YOUR OBJECTIVE: Check each line below for "larger" and say how many have it, with no other words.

= = = = =

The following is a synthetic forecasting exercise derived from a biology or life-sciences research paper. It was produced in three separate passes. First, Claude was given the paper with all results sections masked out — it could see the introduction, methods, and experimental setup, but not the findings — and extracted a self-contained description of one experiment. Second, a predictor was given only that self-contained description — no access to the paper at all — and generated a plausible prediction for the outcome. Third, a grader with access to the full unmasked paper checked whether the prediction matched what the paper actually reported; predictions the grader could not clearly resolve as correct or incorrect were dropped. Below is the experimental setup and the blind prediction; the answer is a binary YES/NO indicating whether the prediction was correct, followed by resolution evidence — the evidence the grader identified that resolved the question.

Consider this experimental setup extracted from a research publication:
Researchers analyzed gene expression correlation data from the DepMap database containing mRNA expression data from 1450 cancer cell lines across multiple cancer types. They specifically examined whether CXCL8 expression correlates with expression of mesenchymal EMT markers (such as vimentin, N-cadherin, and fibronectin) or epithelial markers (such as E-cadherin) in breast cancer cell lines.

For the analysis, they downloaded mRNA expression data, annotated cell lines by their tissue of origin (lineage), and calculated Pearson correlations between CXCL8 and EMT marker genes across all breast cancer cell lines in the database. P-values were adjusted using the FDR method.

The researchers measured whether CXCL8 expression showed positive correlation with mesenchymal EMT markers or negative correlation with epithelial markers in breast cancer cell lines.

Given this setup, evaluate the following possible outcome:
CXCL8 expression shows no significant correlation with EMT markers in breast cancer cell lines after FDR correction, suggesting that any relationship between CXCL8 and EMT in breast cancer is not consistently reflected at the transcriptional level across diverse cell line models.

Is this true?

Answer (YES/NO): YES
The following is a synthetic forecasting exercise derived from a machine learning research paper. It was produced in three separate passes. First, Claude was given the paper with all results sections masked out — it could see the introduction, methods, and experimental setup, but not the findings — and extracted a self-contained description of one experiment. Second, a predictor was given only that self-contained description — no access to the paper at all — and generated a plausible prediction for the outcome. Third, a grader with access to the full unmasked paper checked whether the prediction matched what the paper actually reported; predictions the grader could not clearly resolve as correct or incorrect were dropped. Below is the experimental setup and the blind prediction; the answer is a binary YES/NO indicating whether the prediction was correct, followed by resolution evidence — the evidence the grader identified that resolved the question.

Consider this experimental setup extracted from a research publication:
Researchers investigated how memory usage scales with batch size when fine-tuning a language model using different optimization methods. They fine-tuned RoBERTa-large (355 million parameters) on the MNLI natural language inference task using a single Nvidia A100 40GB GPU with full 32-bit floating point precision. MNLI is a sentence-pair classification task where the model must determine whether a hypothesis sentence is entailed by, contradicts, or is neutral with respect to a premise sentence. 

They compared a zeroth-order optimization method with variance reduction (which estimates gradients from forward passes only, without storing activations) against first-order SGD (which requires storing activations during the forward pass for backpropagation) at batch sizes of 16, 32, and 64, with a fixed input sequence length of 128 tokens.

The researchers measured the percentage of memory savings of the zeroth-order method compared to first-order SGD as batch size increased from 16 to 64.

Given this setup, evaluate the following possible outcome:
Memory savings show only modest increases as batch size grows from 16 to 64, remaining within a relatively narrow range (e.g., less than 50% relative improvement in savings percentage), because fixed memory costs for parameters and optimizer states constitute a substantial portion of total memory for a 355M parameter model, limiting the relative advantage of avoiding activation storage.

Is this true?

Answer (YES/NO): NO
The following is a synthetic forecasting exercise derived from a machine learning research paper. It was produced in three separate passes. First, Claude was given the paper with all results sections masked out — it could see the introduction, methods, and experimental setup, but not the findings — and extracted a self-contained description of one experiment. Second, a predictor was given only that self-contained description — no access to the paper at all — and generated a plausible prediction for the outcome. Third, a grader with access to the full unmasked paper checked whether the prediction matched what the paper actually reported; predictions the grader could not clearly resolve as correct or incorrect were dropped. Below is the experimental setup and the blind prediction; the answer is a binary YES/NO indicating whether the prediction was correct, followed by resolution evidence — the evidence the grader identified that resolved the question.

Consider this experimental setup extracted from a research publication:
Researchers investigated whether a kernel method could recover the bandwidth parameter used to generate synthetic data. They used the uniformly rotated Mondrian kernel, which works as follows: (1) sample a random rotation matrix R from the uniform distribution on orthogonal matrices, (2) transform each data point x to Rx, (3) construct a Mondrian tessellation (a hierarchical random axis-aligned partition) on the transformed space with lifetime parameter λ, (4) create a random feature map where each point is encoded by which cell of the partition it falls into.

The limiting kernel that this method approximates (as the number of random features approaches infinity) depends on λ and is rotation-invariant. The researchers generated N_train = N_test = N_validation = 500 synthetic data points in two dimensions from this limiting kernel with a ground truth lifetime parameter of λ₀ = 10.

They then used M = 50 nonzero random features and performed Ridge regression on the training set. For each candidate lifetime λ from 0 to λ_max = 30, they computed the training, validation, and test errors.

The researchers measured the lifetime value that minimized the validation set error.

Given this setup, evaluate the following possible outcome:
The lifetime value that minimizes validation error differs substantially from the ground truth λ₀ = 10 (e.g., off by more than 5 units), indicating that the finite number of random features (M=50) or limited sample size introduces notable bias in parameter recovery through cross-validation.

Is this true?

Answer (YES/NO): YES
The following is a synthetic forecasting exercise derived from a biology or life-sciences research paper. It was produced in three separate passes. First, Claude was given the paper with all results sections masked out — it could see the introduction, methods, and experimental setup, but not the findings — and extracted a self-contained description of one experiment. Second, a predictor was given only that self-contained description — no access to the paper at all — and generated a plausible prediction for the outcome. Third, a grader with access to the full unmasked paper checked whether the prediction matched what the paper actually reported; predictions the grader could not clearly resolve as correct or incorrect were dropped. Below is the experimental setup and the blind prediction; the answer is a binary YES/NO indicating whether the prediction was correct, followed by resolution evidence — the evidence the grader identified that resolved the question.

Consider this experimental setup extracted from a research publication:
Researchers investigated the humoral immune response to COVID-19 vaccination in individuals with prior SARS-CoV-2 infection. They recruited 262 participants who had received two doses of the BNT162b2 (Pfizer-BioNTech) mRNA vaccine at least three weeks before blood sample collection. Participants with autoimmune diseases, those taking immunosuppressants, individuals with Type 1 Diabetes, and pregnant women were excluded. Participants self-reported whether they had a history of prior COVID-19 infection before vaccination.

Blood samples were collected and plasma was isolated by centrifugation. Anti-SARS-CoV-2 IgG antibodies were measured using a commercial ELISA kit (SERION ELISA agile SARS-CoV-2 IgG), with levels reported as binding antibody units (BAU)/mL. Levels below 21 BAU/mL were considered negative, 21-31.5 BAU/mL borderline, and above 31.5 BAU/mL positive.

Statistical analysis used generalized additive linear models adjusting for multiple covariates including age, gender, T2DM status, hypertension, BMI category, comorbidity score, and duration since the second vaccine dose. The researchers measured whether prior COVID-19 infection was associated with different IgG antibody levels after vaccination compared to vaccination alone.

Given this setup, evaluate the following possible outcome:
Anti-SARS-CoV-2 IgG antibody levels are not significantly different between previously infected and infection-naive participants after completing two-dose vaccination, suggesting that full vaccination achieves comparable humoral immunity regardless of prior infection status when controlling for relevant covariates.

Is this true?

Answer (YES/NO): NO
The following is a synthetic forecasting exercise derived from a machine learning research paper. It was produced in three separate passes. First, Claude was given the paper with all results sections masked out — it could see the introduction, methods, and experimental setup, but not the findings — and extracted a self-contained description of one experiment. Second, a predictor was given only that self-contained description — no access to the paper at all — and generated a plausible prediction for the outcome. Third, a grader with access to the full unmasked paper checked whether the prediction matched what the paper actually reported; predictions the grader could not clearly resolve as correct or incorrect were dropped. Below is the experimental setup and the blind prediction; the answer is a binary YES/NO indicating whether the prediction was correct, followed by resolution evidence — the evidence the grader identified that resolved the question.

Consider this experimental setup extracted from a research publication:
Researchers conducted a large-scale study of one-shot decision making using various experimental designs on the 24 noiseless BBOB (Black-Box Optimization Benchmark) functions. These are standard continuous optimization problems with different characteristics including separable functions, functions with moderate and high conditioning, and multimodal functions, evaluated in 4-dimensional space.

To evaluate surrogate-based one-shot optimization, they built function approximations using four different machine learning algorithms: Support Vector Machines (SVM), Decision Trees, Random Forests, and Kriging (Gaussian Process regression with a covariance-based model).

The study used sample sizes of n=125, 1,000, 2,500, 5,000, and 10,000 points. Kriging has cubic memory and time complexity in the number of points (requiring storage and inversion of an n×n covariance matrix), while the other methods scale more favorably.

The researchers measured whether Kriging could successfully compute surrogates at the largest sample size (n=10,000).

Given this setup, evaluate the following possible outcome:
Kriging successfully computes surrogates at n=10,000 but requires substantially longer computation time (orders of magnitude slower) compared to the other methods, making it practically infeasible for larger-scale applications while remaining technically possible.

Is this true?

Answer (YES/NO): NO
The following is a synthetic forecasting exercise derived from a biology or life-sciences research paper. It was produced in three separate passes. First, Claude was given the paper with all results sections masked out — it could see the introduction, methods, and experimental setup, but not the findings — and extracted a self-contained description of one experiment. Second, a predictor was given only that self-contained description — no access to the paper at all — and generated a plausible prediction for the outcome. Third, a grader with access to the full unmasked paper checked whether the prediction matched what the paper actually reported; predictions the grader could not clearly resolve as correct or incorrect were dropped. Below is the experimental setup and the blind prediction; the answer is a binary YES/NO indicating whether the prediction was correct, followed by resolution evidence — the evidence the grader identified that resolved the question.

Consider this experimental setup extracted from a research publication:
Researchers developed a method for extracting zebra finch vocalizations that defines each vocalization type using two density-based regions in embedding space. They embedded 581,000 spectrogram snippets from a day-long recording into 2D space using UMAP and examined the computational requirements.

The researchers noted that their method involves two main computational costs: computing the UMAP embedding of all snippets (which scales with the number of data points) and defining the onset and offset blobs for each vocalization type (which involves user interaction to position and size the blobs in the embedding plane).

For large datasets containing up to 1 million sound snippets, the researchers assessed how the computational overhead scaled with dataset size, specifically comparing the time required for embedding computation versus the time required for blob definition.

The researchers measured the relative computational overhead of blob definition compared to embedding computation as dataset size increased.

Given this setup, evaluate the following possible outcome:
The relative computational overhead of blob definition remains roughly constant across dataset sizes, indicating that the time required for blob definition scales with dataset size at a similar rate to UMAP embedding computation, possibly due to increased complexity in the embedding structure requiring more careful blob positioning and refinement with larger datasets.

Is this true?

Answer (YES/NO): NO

= = = = =

REPLY TO THE EXERCISE: 2